God grants liberty only to those who love it, and are always ready to guard and defend it.”

-- Daniel Webster

Private ballot elections, or the right to vote in secret, have been a fundamental article of faith in free societies for so long that it’s hard to imagine it ever being otherwise. Americans haven’t thought of having it any other way for more than two centuries, and most of us are shocked to hear that there are still places in the world where the right to vote one’s conscience is commonly denied.

Now union bosses want to upend this centuries-old bedrock principle, and the Democrats they helped put in control of Congress are going along. Last month, the House of Representatives passed a bill nearly along party lines that strips workers of the right to a secret ballot in voting for or against a union. The Senate takes up the same bill this week. Members who place a high value on liberty and personal freedom should simply say no to this power grab.

The so-called “Employee Free Choice Act” is anything but. By reversing the decades-long practice of secret ballots at the workplace, its enactment would force workers to stand up and declare their vote in front of both union bosses and employers – subjecting them to intimidation and coercion by both. Far from granting free choice, the legislation promises to deny it at the workplace and to potentially erode the foundations of free elections everywhere else.


It’s no secret why big labor interests are pushing the bill. Over the last few decades, union membership in America has plunged from 34% of the workforce to 12% today. The union bosses are rightly worried about their political future, and they are asking the Democrats in Congress to do their dirty work. It’s no accident that the Senate’s Democratic leadership decided to turn to the legislation the same week union organizers gather in Washington to rally for the bill.

Both parties in Congress used to defend the secret ballot. In 2001, a group of Democrats in the House sent a strongly-worded letter to government officials in Mexico urging them to reconsider a similar measure there: “We feel the secret ballot is absolutely necessary to ensure that workers are not intimidated into voting for a union they might not otherwise choose,” they wrote. It’s hard to disagree with that.

Indeed, the vast majority of Americans, including union members, do agree. Recent surveys show that 78% of union members think Congress should keep the law the way it is. Other surveys show that 89% of people believe that secret ballots better protect the individual rights of workers. Even the bill’s authors realize that a secret-ballot vote is preferable: they may be calling for a publicly declared vote in forming a union, but, incredibly, their bill requires a secret ballot to disband one!

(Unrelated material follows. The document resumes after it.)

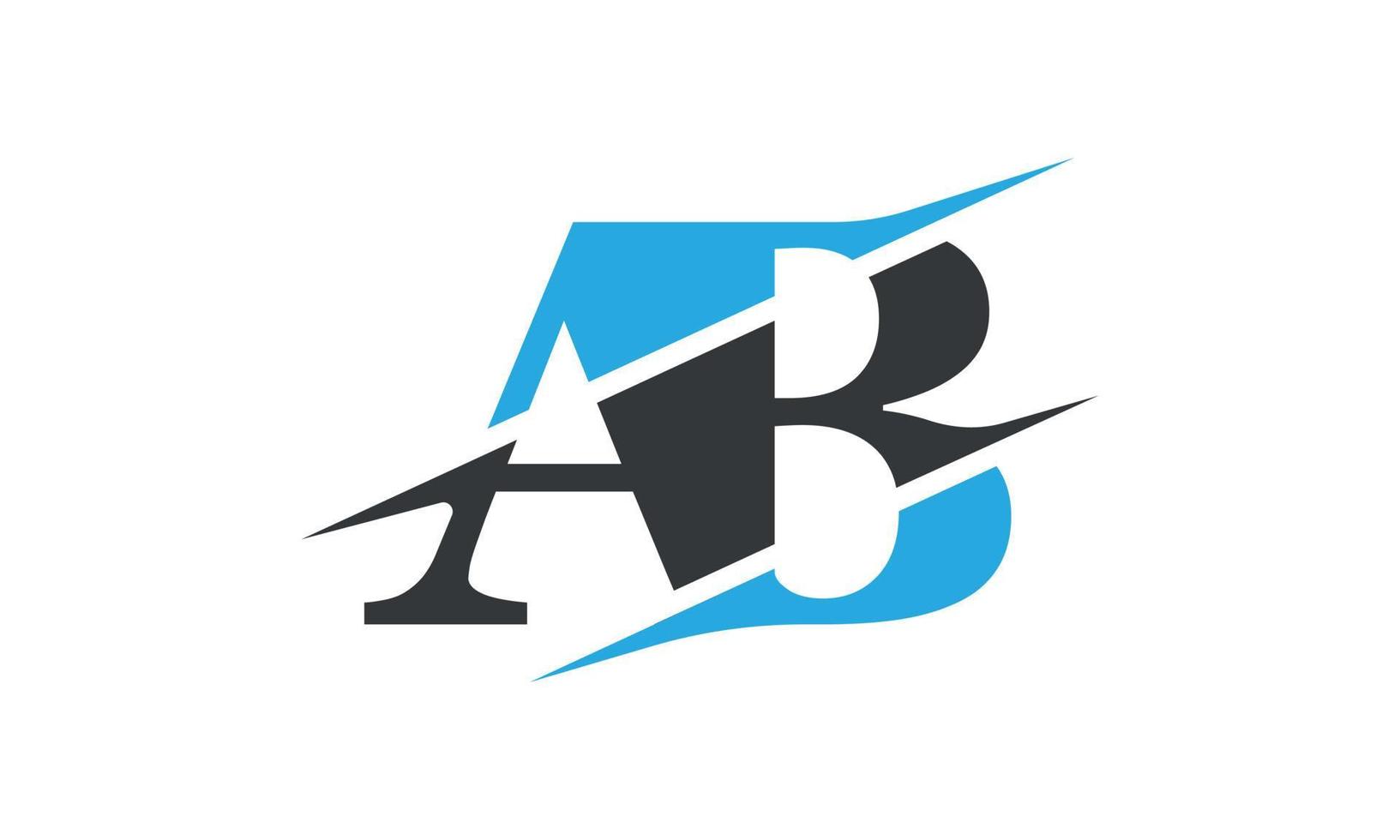 brief ab logo pro vector het dossier pro vector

Casting a ballot free from intimidation is essential to our democracy. For more than 200 years, the United States has enshrined in our election system that every American has the right to vote free from intimidation. The irony is that last year’s election is the catalyst behind this recent effort to remove voter protections for workers. Union bosses put in a lot of time and money last fall into winning back a privileged place at the table. The cost to the rest of us may be the freedoms that got them there in the first place.